İnsan davranışlarını yönlendiren güdüleri sıraya koyan teori: Maslow teorisi…

Pazarlamayla ilgilenenlerin yakından bildiği, okullarda sıkça bahsedilen, 1943 yılında ortaya koyulan Mazlumun İhtiyaçlar Hiyerarşisi sizce bugün geçerliliğini koruyor mu?

 

Maslow, teorisinde insan ihtiyaçlarını fizyolojik, güvenlik, sosyal, saygınlık ve son olarak da kendini gerçekleştirme ihtiyacı olarak sıralıyor. Teoriye göre, piramitte yer alan üstteki ihtiyacın karşılanmasıyla ilgili bir talebin oluşması için alttaki ihtiyaçların tatmin edilmiş olması gerekiyor.
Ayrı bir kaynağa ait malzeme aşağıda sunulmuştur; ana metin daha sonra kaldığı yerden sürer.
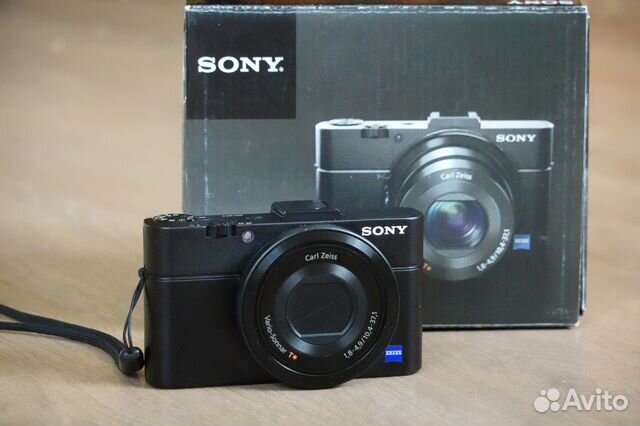 Sony RX100M2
Maslow demek istiyor ki eğer karnın doymuyorsa ya da kendini güvende hissetmiyorsan sosyal statünü yani diğer insanlar tarafından nasıl algılandığını düşünmezsin bile (!).
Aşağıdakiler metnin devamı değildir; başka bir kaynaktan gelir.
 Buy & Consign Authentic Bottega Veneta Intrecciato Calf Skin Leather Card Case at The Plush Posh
Biraz daha açacak olursak günde 2 öğün yemeğe verecek paranız yoksa iPhone alıp kendinizi başkalarının gözünde olmadığınız gibi konumlandırmaya çalışmayı düşünmezsiniz. Güzel görünümlü bir evde ya da lüks bir semtte oturuyorsanız fakat evinizin depreme dayanıklı olmadığını biliyorsanız sosyal statünüzden fedakarlık edip güvenliğiniz için daha dayanıklı bir evde oturmayı düşünürsünüz.
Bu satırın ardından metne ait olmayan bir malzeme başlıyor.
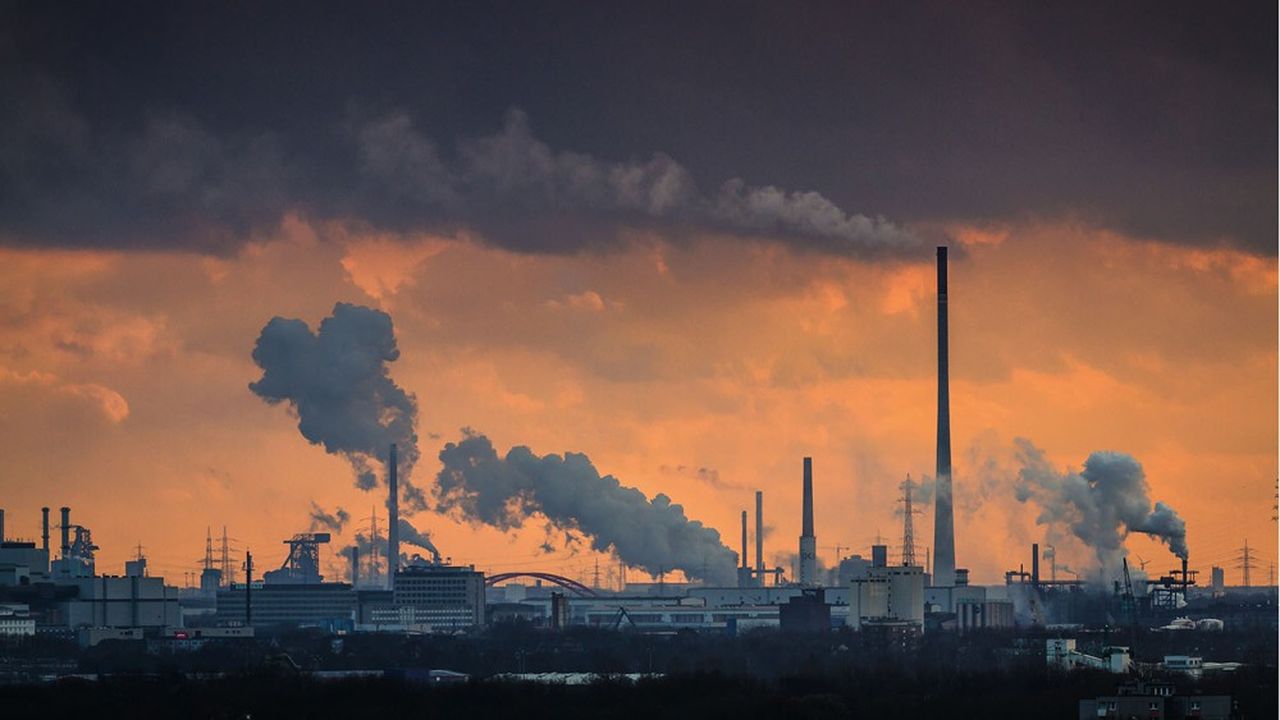 Le prix des quotas carbone a quasiment doublé sur le marché européen depuis le 1er janvier.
Bu örnekler tanıdık geliyor mu?

Toplumsal statünün temel ihtiyaçların önüne geçtiği günümüzde bu ve benzeri örnekler Maslow’un ihtiyaçlar hiyerarşisini bugün sorgulamamız için yeterlidir sanırım. İnsan davranışlarının hızla değişimini yakalamak gün geçtikçe zorlaşıyor. Fizyolojik ihtiyaçlarını arka plana atıp gözünü piramidin yükseklerine dikmiş, popüler kültüre boyun eğmiş ve sosyal medyanın ağına düşmüş “mazlumlar (!)” olan bugünün insanlarını anlamak, davranışlarını çözümlemek için bildiklerimizin ötesinde farklı yollara başvurmaya ihtiyacımız var.

Doğru bir pazarlama stratejisinin temelinde hedef kitleyi doğru analiz etmenin olduğunu düşündüğümüzde konunun önemi apaçık ortaya çıkıyor. Geçmişin piramitlerinden, ilkelerinden, kurallarından başımızı kaldırıp bugünün insanına odaklanmalı. Belki de, hızlı değişen tüketici davranışlarından dolayı  geleceğin diyemeyiz ama bugünün ihtiyacımız olan teorilerini yaratma zamanı gelmiştir.

Karmaşanın olmadığı, daha stabil hayatların yaşandığı o yıllarda Maslow çok doğru bir teori atmış ortaya ve sadece olanı değil, olması gerekeni de söylemiş. Toplumu hatta birbirimizi anlamakta zorlandığımız günümüzde 1943 yılında yazılmış bir teorinin hâlâ geçerliliğini koruyor olması zaten tuhaf olmaz mıydı? Evet, insan o zaman da insandı ama kendini toplum algısına teslim etmiş hatta mahkum olmuş değildi.

Maslow der ki “İnsanların çoğunun bu temel ihtiyaçlara belirtilen sıra dâhilinde, elbette kimi istisnalarla birlikte, gereksinim duydukları doğrudur.”

Peki biz buna artık istisna diyemiyorsak?